To go along with your video tool you’ll need a chat tool like Slack which can replace more casual conversations you'd have at work. By using specific channels, you can have quick, one-on-one conversations or ongoing group discussions. Depending on your needs, you can create a channel for your department, a channel for company-wide socializing, or a channel for quick company announcements. Emojis and GIFs can also make your Slack chats more fun.
Consider Incognito for Slack this will improve your team’s feedback culture directly in Slack.
For seamless meeting scheduling, distributed teams can use Google Calendar to share and view team members' calendars. View all the people's calendars at once to find an open time slot if you need to schedule a meeting with multiple people.
In addition, Google Calendar allows users to indicate their working hours. You will receive an alert if you attempt to schedule a meeting with someone outside of their working hours (useful when working with team members in different time zones). Additionally, you can schedule Zoom meetings directly from your calendar with the Zoom Scheduler Chrome extension.
A virtual team must consider document accessibility. With a team collaboration tool like Google Drive, you can create and store Google Docs, Sheets, and Slides. All of which can be accessed by multiple team members simultaneously and updated in real-time. For important documents, logo images, and so on, you can organize Google Drive with folders and shared team drives. Confluence, Dropbox, and Dropbox Paper may also be useful for remote teams.
Tools and technology have enabled employees to work productively in a distributed and/or remote environment. For a distributed workforce to succeed, it will take more than simply downloading Zoom and having a good internet connection. Below are five best practices for distributed workforces.
Clearly define everyone's goals. Goal-setting is crucial to the success of a distributed workforce. The goals should be very specific, measurable, attainable, relevant, and time-based. Another good practice is to keep track of their improvement and productivity. As mentioned earlier keep in mind to utilize tech tools that allow simple and quick interaction within the team.

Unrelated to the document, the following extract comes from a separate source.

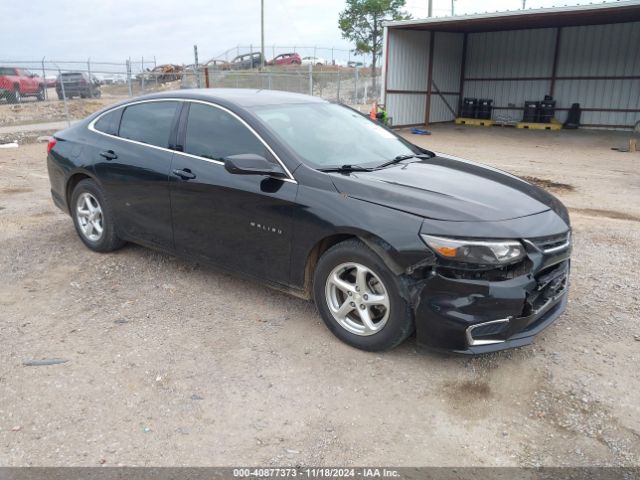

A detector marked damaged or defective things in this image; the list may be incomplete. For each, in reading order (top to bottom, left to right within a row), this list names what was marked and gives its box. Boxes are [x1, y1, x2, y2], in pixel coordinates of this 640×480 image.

damaged front bumper [410, 231, 568, 354]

Recurring meetings and check-ins should be implemented. The key to success is communication. Communication should flow between all team members, regardless of their physical location. It is becoming increasingly important as workers are spread across different time zones and locations. To include everyone on the team, consider Slack daily standups, end-of-day status emails, all-hands meetings, check-ins with direct reports, and virtual meetings–with video when possible. When a meeting is just 1 click away it’s easy to overbook your team and create “Zoom Fatigue” Save meetings for collaborations, ideations, and inter-team updates. When context, nuance, and shared experience are required you’ll get the most out of a meeting.

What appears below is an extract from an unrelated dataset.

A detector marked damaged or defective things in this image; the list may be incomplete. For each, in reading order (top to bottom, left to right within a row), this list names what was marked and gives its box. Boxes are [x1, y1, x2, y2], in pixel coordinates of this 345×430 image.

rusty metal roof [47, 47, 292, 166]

Make sure to hire good communicators, team players, and most importantly professional people. Your team will be easier to manage a distributed workforce if everybody takes full responsibility for what they are assigned to do.

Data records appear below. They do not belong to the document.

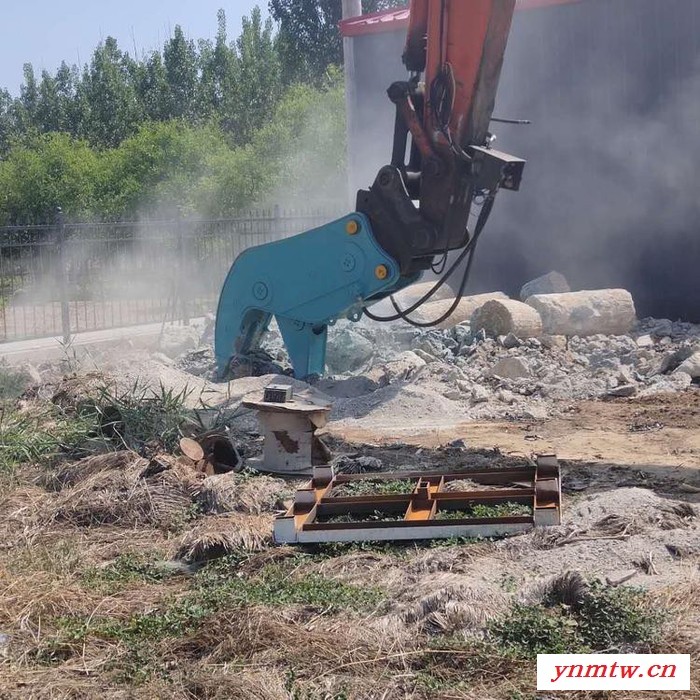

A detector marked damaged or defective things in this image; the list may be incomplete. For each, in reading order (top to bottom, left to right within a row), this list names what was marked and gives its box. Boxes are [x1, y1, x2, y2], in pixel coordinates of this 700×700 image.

broken concrete chunk [520, 270, 568, 300]
broken concrete chunk [404, 292, 508, 330]
broken concrete chunk [474, 298, 544, 340]
broken concrete chunk [524, 288, 636, 336]
broken concrete chunk [672, 350, 700, 378]
rusty metal bracket [272, 454, 556, 548]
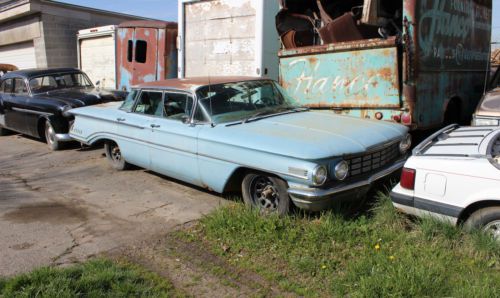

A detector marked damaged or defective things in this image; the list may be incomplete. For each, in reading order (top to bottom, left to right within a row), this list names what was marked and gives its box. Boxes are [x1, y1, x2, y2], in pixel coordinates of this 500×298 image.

rusty truck [278, 0, 492, 129]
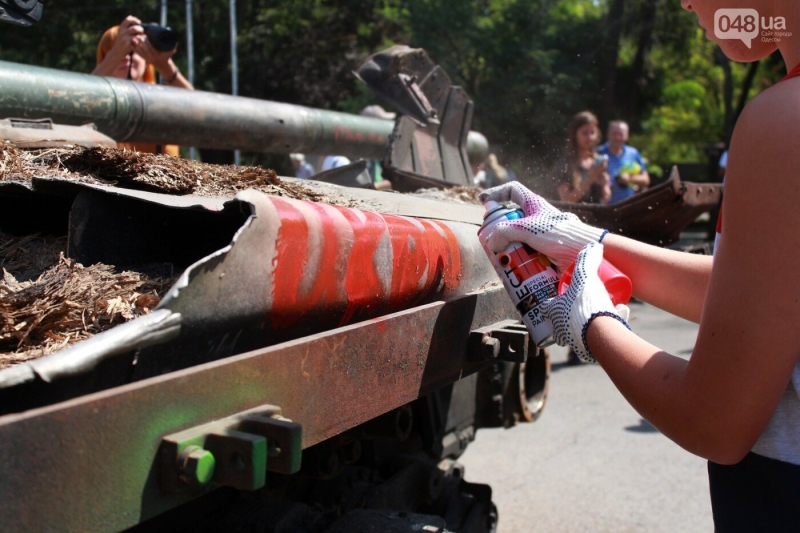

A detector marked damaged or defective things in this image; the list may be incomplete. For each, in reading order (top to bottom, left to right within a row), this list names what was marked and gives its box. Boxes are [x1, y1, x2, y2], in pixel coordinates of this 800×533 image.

rusty metal [0, 118, 118, 149]
rusty metal [0, 59, 488, 161]
rusty metal [360, 45, 478, 187]
rusty metal [556, 166, 724, 245]
rusty metal [0, 286, 512, 532]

Depending on the application you pick to communicate with the team, make sure to be transparent with the whole team, and make sure to let them know that they should do that too. Discussions must be inclusive rather than exclusive. A sidebar chat is preferable in some circumstances, but avoid the impulse to make chats secret. Along the same lines, you should remember to praise in public and correct in private. When someone has gone above and beyond, shout them out to the whole team! If someone has fallen behind, however, don’t chastise them publically or you may create resentment.
The way we manage our teams has significantly evolved. Huge companies like Automatic, Zapier, Buffer, Gitlab, Stack overflow, and many more are some of the well-known companies that have a distributed workforce.
What are your thoughts on the distributed workforce, have you updated your work culture, or are you still in the office every day?